# WHAT NEEDS TO BE DONE
From the line containing "Tênis Baby Polo - Azul Marinho" down to the line containing "Jacobs Keep Cup aus Glas und Kork", copy out the entries below exactly, both lines included, and nothing else; pictures do not belong in the copy.

Short web captions
__________

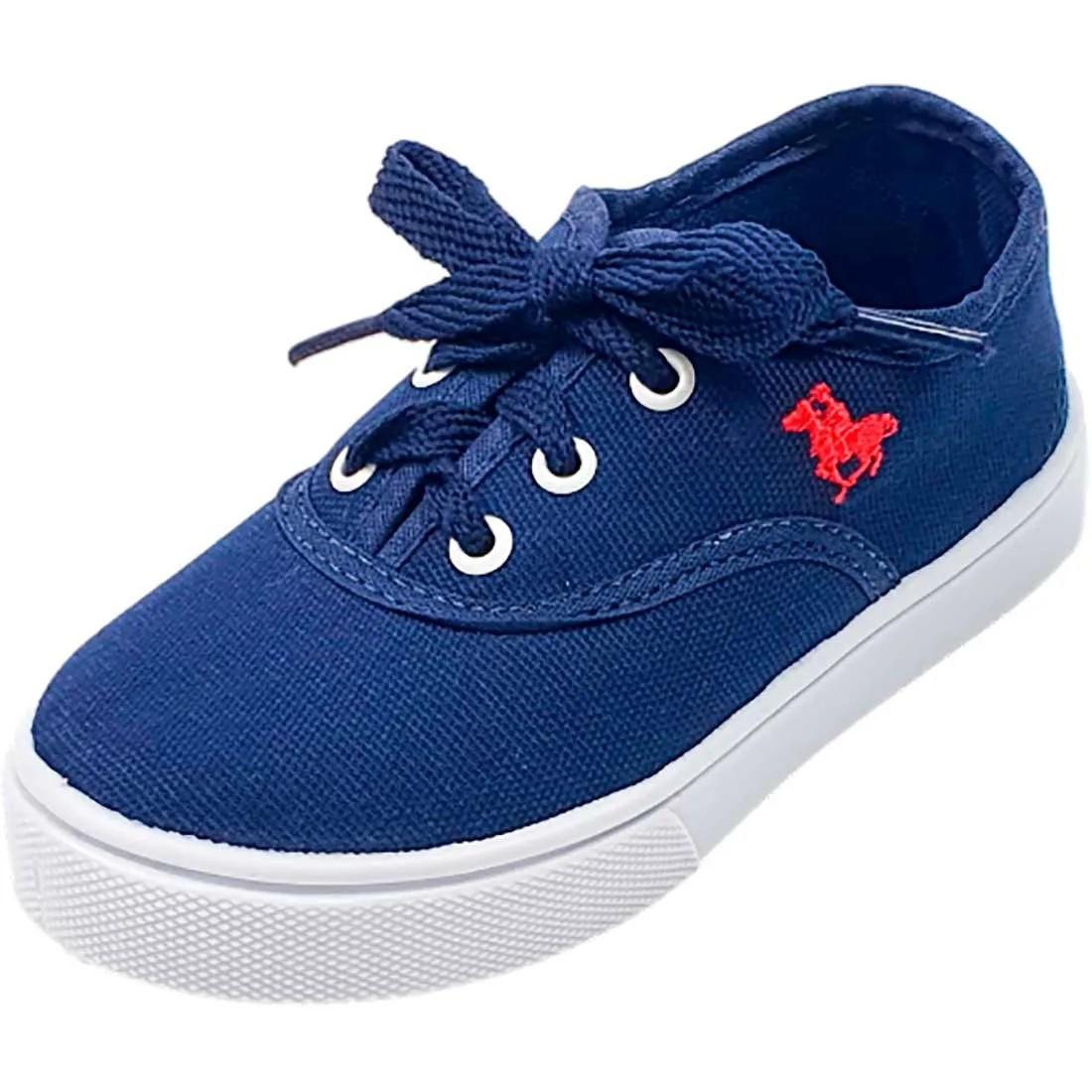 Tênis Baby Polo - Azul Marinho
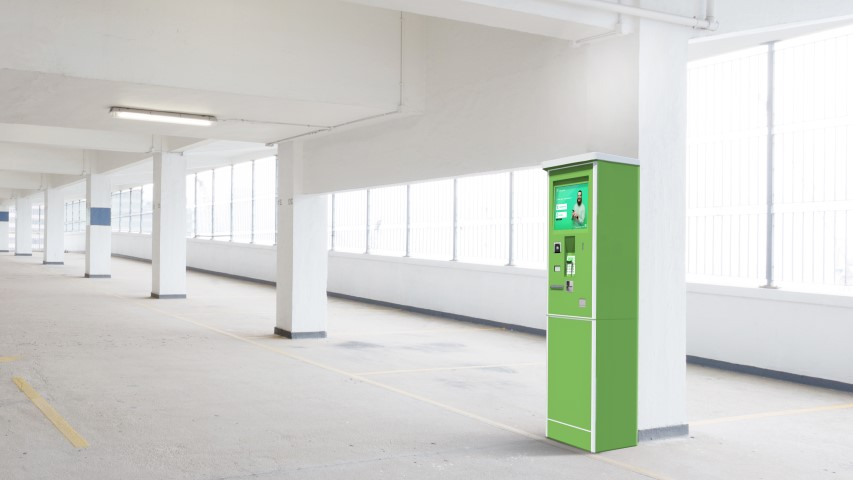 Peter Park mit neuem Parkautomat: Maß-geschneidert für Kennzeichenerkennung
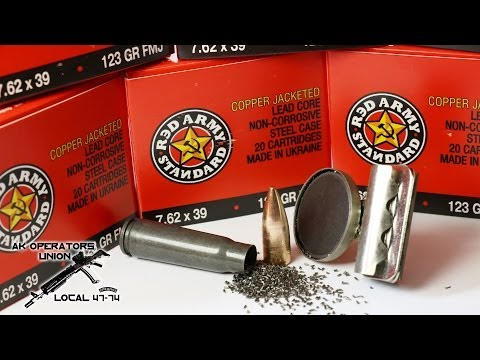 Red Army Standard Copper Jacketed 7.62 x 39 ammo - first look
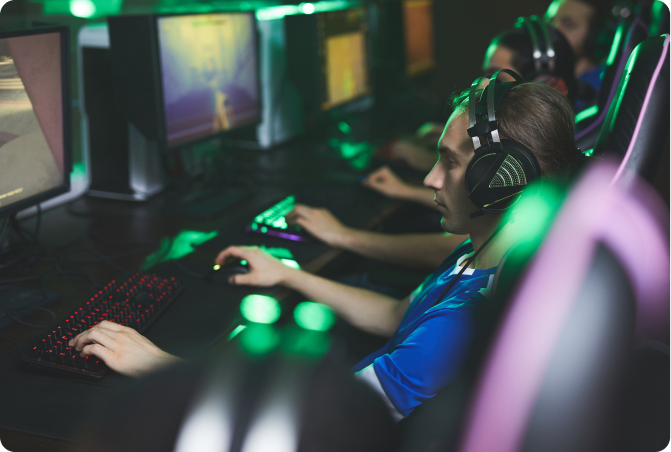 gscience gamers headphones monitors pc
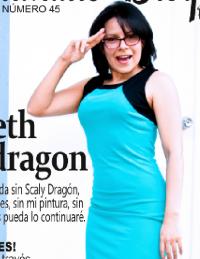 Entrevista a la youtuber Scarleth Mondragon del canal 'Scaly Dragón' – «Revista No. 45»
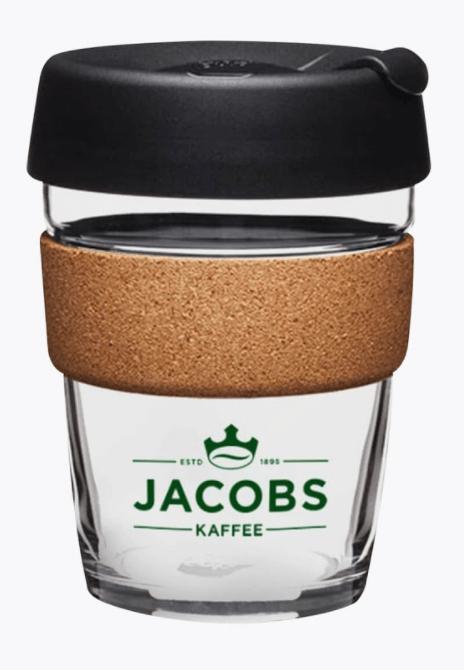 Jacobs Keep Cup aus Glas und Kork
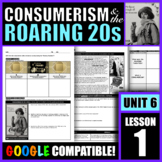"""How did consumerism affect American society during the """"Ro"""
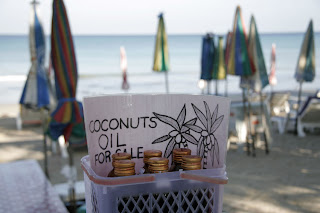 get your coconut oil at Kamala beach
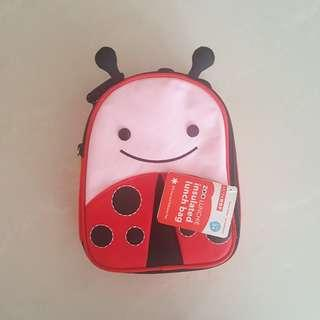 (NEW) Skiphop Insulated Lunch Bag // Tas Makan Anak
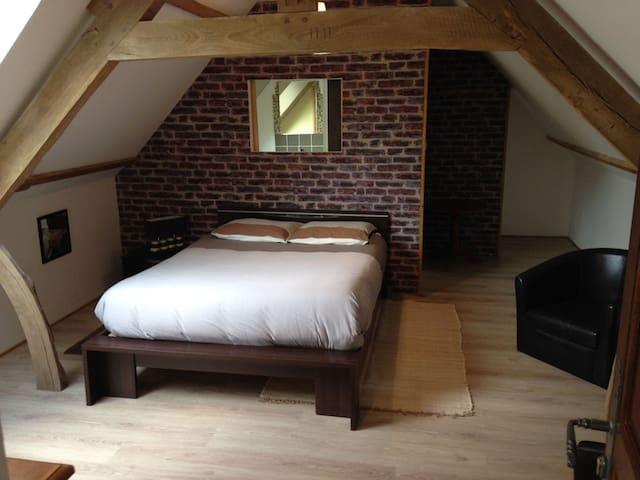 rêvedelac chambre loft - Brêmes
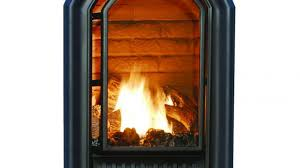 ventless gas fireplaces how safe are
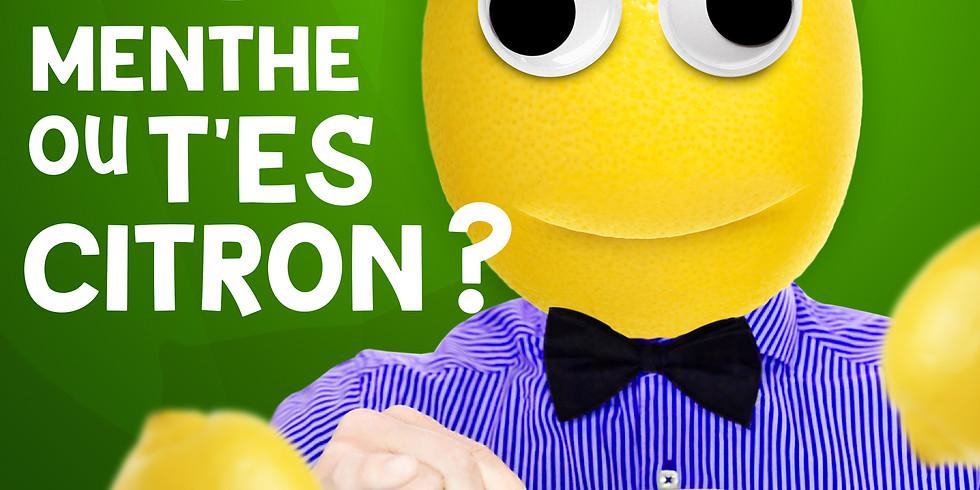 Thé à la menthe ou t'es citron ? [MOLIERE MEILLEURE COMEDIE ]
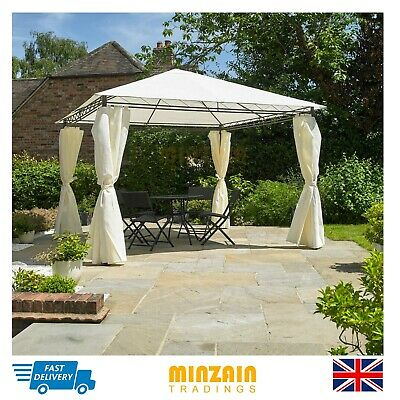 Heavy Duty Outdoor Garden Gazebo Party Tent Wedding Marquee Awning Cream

__________

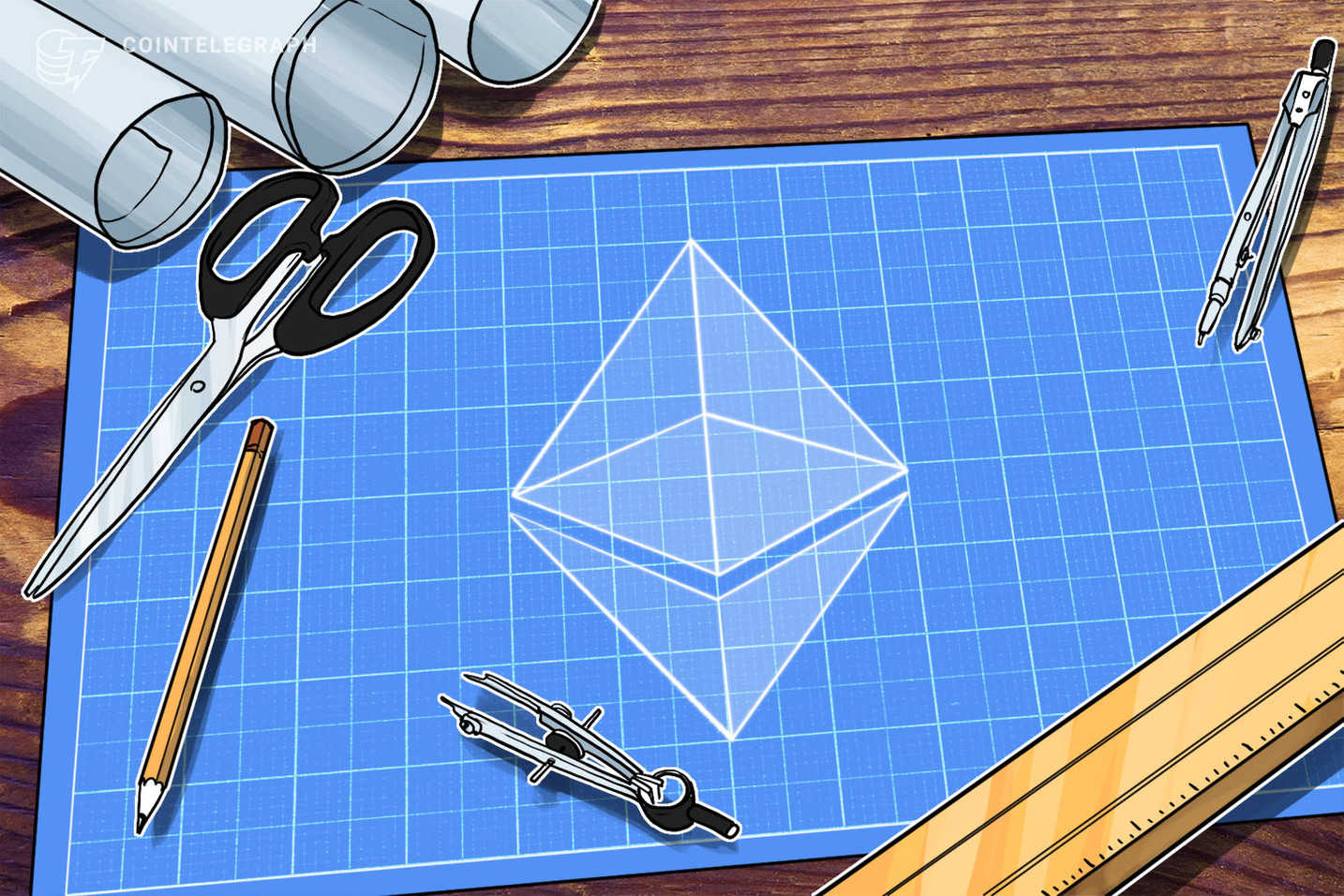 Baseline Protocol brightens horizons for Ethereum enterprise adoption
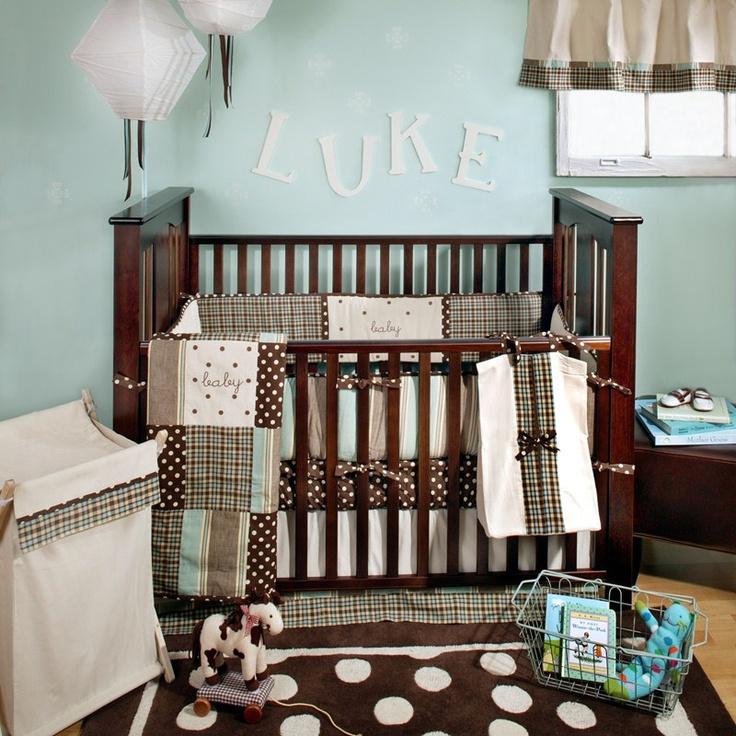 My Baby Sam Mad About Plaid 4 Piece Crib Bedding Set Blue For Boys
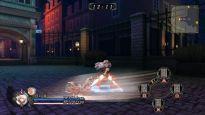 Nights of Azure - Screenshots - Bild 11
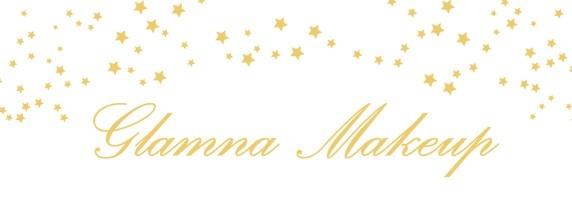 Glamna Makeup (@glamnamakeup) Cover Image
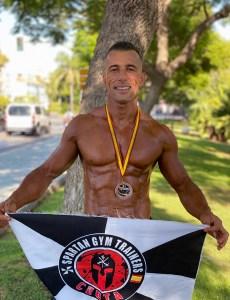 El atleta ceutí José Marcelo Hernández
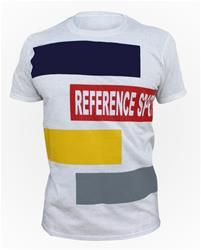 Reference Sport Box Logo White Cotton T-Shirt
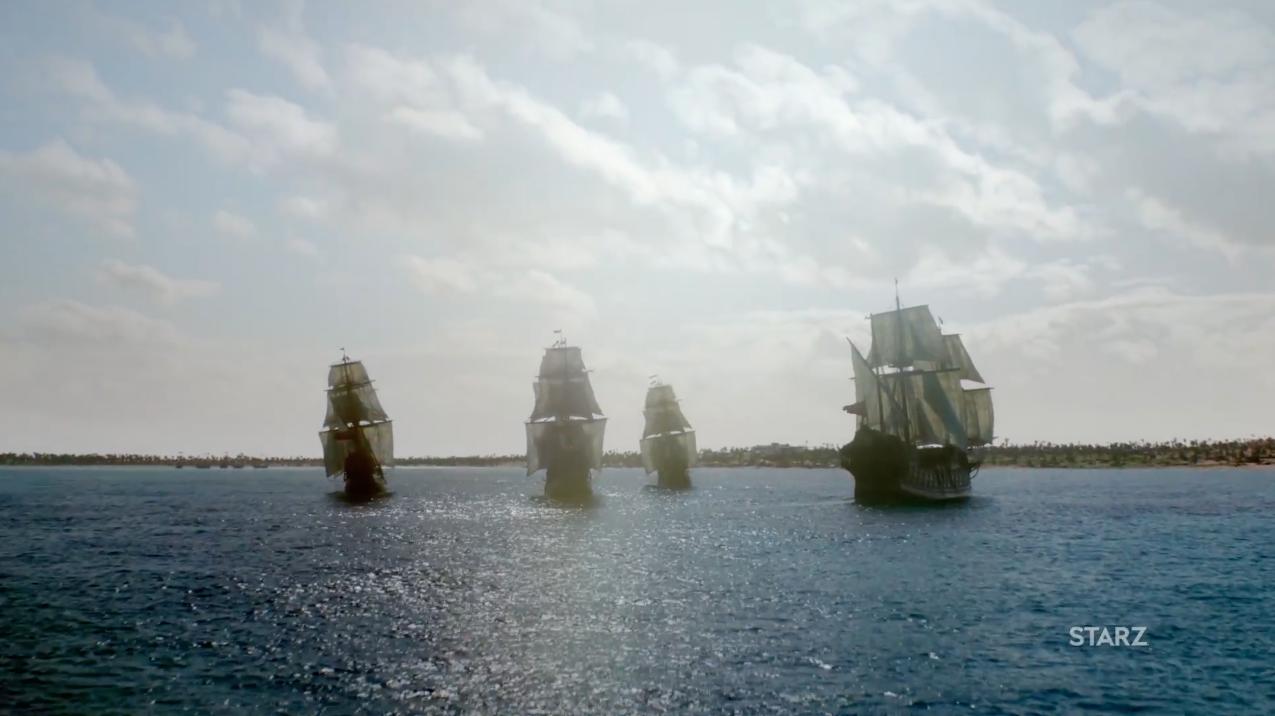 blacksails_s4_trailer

__________

# RESPONSE TO THIS TASK
 Tênis Baby Polo - Azul Marinho
 Peter Park mit neuem Parkautomat: Maß-geschneidert für Kennzeichenerkennung
 Red Army Standard Copper Jacketed 7.62 x 39 ammo - first look
 gscience gamers headphones monitors pc
 Entrevista a la youtuber Scarleth Mondragon del canal 'Scaly Dragón' – «Revista No. 45»
 Jacobs Keep Cup aus Glas und Kork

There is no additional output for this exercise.